* SOURCE TEXT *
I wanted to learn more about sacks, other than the fact that they are awesome, and decided to try and discover their impact on a game as well as what factors go in to forcing and allowing sacks. This post will cover their affect on the point differential of a game.
As always I need to thank the wonderful www.cfbstats.com for providing play by play data since the 2005 season, this post, and most of my posts, would not be possible without them. The rest of this section will detail how I created my data set, so feel free to skip to the next section.
I grabbed all play by play files, as well as specific information on each rushing and passing play, from the 2005 season to the 2012 season (meaning the season started in those years). I left out last season to use as a test data set in case I needed it. I then restricted my data to only games between FBS opponents. To deal with teams moving from FCS to FBS I used the 2005 FBS list for each season, so there are some FBS-FBS games in recent years that are missing, but with the time it saved me I figured it was worth the loss of a small percentage of data. For some reason the NCAA records sacks as rushing attempts, so my first step was to change all sacks from rushing to passing plays. I then added this subset of data to the passing files to get a complete list of every pass attempt (*) from 2005-2012.

* SUPPLIED DATA *
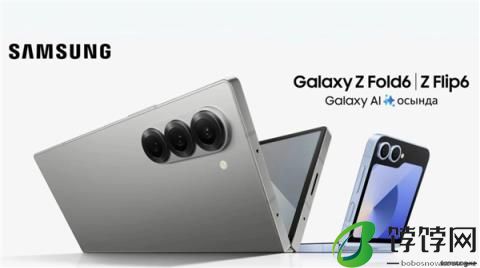 三星全球发布会定档 7 月 10 日：Galaxy Z Flip6 小折叠，骁龙 8 加持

* PROMPT 1 *
In the post on sacks, which website is credited with supplying the play-by-play data?
* PROMPT 2 *
Extend the post on football sacks, starting after its final sentence.
The data above come from a different source than the post on sacks.

* WRITTEN REPLY 1 *
www.cfbstats.com

* WRITTEN REPLY 2 *
From there I wanted to filter out garbage time plays. Garbage time is defined as one team having a lead of more than 28, 24, 21, and 16 points in the 1st, 2nd, 3rd, or 4th quarter, respectively. This removed any plays where teams were getting crushed and throwing the ball no matter what. The rest of the game was still kept in the data set though, so only a small percentage of plays were removed. I then found Non-Garbage time final scores for each game using the plyr package in R, as well as finding the sack rate and number of pass attempts for each team in each game. I finally could get to work on answering my initial question; What kind of an impact do sacks have on how many points a team scores.
(*) Pass attempts only include throwing attempts and sacks, so not drop-backs where a quarterback was able to scramble for a positive gain. Sorry, just a limitation of the data.
The Effect of Sack Rates on Points Scored
The first thing I wanted to test was how much can we learn about how many points a team scores only considering what percentage of time its offense got sacked, essentially Offensive Sack Rate. Because the games were filtered for garbage time some games featured almost no passes, let alone sacks. In fact, two games in the past five years featured non-garbage time sack rates of 100% (Air Force vs. Hawaii in 2012 and Navy vs. Wake Forest in 2009). What I did was run a simple correlation study on the relationship between Offensive Sack Rate and Points Scored for every team in every game from 2005-2012. The results are in the following table:
|Size of Sample||Correlation (r)|
|All Games (*)||11,176||- .26|
|Games with > 5 drop-backs||11,090||- .27|
|Games with > 10 drop-backs||10,650||- .26|
|Games with > 20 drop-backs||8,387||- .25|
(*) Games means an offense's performance, so there are two offense's performances for each game.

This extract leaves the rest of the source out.